L’article publié dans le journal Health Care Management Reviewvise à corriger ces lacunes. Elle propose un modèle qui représente les facteurs-clés qui affectent le bien-être des travailleurs de la santé, ainsi que ceux qui sont affectés par leur détresse. Il s’agit d’une version adaptée du modèle original de Wheaton & Montazer.
Selon ce modèle :
- Le stress est nourri par divers stresseurs professionnels ou personnels (la charge de travail, le manque de ressources, le manque de sommeil, etc.)
- Le recours à des sources de soutien (les ressources offertes par l’employeur, les amis, la psychothérapie, etc.) peut atténue l’impact des stresseurs sur le stress ressenti.

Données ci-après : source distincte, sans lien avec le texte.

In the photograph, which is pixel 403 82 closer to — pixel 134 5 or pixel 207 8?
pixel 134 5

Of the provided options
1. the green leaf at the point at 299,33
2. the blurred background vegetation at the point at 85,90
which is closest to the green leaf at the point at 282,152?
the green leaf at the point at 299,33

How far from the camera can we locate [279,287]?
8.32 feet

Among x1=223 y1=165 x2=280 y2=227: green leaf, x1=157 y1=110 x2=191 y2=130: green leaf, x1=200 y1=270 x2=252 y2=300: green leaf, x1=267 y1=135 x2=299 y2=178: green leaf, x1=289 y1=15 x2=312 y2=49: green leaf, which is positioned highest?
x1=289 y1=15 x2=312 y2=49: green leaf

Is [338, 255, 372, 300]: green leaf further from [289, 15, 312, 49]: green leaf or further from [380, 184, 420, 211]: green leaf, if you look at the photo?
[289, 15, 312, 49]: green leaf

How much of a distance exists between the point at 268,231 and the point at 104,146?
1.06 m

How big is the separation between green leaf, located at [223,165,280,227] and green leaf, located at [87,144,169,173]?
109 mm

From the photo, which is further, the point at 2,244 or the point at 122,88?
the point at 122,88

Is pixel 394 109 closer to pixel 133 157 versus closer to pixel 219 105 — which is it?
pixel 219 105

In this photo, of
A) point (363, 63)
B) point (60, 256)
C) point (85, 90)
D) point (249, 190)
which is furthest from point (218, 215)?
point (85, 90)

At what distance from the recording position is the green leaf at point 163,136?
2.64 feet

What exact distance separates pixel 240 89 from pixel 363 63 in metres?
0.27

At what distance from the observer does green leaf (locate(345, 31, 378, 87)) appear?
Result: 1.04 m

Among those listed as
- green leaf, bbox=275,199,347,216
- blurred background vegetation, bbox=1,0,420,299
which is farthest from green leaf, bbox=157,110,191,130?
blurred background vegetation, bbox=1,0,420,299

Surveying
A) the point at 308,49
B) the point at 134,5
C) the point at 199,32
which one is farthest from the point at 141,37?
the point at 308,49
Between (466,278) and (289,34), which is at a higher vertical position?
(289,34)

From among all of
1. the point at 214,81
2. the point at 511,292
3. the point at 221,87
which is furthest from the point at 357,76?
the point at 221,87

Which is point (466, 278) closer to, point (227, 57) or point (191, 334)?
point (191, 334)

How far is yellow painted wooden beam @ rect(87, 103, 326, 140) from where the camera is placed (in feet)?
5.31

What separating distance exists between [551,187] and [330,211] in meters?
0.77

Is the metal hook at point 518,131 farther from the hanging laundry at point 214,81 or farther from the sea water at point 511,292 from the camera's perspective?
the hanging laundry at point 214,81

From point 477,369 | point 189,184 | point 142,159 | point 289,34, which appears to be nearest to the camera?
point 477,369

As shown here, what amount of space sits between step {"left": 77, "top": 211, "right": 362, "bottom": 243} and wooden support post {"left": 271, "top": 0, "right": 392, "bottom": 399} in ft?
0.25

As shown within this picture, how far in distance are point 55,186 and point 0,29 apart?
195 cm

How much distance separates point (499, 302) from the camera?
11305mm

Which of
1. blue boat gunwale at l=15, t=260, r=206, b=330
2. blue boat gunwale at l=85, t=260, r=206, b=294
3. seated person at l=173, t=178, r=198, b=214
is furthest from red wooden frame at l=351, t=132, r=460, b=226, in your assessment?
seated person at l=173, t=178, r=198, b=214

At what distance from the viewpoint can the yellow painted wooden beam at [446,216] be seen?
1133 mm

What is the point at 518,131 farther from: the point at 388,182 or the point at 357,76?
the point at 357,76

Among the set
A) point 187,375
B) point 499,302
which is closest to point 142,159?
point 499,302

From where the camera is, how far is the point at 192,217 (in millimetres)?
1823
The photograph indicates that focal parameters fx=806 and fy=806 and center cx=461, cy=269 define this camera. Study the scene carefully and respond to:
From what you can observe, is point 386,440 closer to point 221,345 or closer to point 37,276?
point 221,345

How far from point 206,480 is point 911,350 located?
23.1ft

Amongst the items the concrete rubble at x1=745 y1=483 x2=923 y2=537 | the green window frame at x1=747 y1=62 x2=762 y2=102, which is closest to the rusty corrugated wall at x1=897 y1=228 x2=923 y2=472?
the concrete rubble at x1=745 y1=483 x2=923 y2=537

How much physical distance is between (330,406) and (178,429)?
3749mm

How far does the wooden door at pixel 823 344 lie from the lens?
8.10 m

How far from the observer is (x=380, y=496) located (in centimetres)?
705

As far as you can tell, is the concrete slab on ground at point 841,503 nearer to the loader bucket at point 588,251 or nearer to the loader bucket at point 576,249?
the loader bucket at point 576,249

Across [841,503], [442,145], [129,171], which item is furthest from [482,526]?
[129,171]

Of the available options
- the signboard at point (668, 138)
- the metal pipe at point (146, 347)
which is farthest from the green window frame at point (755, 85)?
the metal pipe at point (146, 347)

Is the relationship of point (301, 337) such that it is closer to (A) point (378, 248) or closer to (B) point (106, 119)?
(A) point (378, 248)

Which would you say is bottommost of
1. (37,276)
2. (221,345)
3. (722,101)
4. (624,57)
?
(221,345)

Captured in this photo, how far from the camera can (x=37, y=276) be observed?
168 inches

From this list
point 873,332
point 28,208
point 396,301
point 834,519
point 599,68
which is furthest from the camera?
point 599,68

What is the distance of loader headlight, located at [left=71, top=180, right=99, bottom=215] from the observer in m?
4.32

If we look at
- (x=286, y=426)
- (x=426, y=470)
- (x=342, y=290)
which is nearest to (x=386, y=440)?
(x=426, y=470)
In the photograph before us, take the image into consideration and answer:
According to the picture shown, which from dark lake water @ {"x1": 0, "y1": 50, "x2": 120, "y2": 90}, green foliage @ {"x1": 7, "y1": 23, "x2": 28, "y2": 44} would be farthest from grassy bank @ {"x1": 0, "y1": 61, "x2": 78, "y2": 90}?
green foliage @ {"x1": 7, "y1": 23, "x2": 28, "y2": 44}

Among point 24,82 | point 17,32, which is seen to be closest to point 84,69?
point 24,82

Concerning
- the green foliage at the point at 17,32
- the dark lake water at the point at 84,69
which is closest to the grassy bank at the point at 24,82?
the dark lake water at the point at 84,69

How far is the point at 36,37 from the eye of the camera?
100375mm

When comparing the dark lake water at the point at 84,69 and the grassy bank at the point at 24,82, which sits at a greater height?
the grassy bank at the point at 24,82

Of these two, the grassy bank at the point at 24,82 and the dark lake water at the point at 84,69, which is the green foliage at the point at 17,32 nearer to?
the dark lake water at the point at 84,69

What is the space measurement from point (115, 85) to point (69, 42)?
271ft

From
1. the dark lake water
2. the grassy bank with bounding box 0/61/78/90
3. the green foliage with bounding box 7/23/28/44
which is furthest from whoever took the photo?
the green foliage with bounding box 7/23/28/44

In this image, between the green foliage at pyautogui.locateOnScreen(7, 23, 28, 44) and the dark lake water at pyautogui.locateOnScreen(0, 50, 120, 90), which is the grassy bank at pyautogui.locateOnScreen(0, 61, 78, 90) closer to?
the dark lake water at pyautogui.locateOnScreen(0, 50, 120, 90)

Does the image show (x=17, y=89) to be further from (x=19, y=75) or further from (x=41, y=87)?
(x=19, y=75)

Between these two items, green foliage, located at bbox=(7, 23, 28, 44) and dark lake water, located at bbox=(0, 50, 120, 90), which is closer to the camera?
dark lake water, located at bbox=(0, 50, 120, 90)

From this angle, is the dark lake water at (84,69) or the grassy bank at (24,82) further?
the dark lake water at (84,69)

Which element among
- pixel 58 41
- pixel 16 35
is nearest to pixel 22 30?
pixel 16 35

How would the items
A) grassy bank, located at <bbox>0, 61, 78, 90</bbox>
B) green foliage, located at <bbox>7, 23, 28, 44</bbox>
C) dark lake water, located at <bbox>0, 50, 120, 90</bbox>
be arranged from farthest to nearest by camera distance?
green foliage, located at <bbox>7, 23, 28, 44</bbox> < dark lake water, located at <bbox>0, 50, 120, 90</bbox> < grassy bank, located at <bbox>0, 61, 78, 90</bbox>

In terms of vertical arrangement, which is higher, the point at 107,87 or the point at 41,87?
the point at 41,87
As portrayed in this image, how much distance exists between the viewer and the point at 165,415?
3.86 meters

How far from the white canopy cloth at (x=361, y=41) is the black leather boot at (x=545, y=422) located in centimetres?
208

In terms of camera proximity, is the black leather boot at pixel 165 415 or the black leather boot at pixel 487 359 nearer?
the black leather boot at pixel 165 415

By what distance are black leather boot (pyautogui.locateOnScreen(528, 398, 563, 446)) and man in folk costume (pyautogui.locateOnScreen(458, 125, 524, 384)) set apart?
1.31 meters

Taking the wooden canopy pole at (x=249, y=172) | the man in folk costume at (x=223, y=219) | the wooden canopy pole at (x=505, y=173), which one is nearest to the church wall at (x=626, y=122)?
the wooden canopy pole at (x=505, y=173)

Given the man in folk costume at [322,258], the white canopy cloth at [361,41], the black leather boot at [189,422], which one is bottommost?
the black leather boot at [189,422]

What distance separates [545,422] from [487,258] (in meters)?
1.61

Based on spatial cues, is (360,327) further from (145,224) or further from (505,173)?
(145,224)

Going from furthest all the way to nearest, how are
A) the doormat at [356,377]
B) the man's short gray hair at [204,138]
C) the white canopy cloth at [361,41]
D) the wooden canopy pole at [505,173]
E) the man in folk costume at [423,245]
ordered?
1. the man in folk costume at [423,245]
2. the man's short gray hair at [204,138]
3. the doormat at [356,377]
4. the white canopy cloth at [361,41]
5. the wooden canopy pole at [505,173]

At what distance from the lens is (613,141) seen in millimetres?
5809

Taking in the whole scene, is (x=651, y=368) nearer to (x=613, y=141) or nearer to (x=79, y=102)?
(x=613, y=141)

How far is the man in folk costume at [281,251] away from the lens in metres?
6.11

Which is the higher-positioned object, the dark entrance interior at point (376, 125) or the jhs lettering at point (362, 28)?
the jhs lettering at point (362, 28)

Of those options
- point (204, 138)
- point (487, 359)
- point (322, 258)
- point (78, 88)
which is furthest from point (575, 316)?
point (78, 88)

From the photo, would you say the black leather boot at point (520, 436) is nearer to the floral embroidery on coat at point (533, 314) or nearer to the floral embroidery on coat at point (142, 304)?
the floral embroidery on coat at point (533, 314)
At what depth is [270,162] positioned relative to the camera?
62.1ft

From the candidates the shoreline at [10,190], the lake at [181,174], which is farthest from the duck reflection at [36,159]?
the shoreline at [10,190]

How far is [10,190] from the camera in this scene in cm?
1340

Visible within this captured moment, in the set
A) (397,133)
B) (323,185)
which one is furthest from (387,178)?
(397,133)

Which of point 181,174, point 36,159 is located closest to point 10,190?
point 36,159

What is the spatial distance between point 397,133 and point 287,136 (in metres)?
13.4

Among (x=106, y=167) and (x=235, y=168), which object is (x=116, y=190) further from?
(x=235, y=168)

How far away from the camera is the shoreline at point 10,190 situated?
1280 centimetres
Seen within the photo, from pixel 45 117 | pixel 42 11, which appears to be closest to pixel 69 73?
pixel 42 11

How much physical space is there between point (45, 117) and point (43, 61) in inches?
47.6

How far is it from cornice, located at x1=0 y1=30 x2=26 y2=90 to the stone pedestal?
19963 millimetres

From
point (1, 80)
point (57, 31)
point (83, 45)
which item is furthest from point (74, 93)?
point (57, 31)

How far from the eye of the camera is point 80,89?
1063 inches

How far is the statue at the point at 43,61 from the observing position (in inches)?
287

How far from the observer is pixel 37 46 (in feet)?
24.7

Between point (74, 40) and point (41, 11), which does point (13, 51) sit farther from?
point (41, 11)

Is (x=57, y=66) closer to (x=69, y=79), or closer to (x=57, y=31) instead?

- Les stratégies d’adaptation, soit les pensées et les actions par lesquelles les individus essaient de gérer, tolérer ou réduire leur stress, influencent la relation entre le stress et la détresse psychologique. Les stratégies constructives, comme aller chercher de l’aide psychologique ou faire du sport, peuvent réduire l’influence du stress. À l’inverse, de mauvaises stratégies, telles que l’évitement et l’usage de substances, peuvent augmenter l’effet du stress sur la détresse psychologique.
- Le contexte individuel, organisationnel et global peut avoir un effet les stresseurs, les stratégies d’adaptation adoptées et la détresse ressentie.
- La détresse psychologique des travailleurs de la santé peut avoir des conséquences sur eux-mêmes, leurs collègues, leurs patients et leur organisation, et comme dans un cercle vicieux, ces conséquences peuvent à leur tour devenir des stresseurs.
COVID-19 : un état préoccupant pour la santé mentale des travailleurs
En étudiant la situation actuelle à la lumière de ce modèle, l’équipe de recherche a relevé une augmentation des facteurs de stress professionnels et personnels reliés au contexte de la pandémie de COVID-19. En effet, les travailleurs de la santé ont dû composer avec une quantité de travail accrue, des changements de protocoles, des décisions difficiles à prendre, un sentiment d’être pris entre la sécurité des patients, leur propre sécurité, celle de leur famille, et bien plus. De plus, l’accès au soutien et à certains moyens personnels de gestion du stress a été perturbé par la pandémie (ex. : fermeture des gyms, limitation des contacts avec les amis, les collègues, etc.)
« Il est temps de s’attaquer à la crise actuelle qui affecte le bien-être des professionnels de la santé et de faire face aux facteurs de stress supplémentaires attribuables à la pandémie. L’avenir pourrait nous réserver de nouvelles vagues de COVID-19 ainsi que de nouvelles pandémies; il faut s’y préparer, explique Jason Harley. Il est dans le meilleur intérêt des individus, des institutions et des sociétés d’aider à résoudre ce problème, et nous avons collectivement le pouvoir et la compétence pour le faire. Nous espérons que ce modèle pourra aider les personnes concernées à prendre des décisions éclairées afin d’aider nos précieux travailleurs de la santé. »
À propos de l’étude
L’article Rethinking how health care professionals cope with stress: A process model for COVID-19 and beyond a été réalisée par Jason M. Harley, Tina C. Montreuil, Nigel Mantou Lou, Liane S. Feldman, Gerald M. Fried, Mélanie Lavoie-Tremblay, Farhan Bhanji et Heather Kennedy.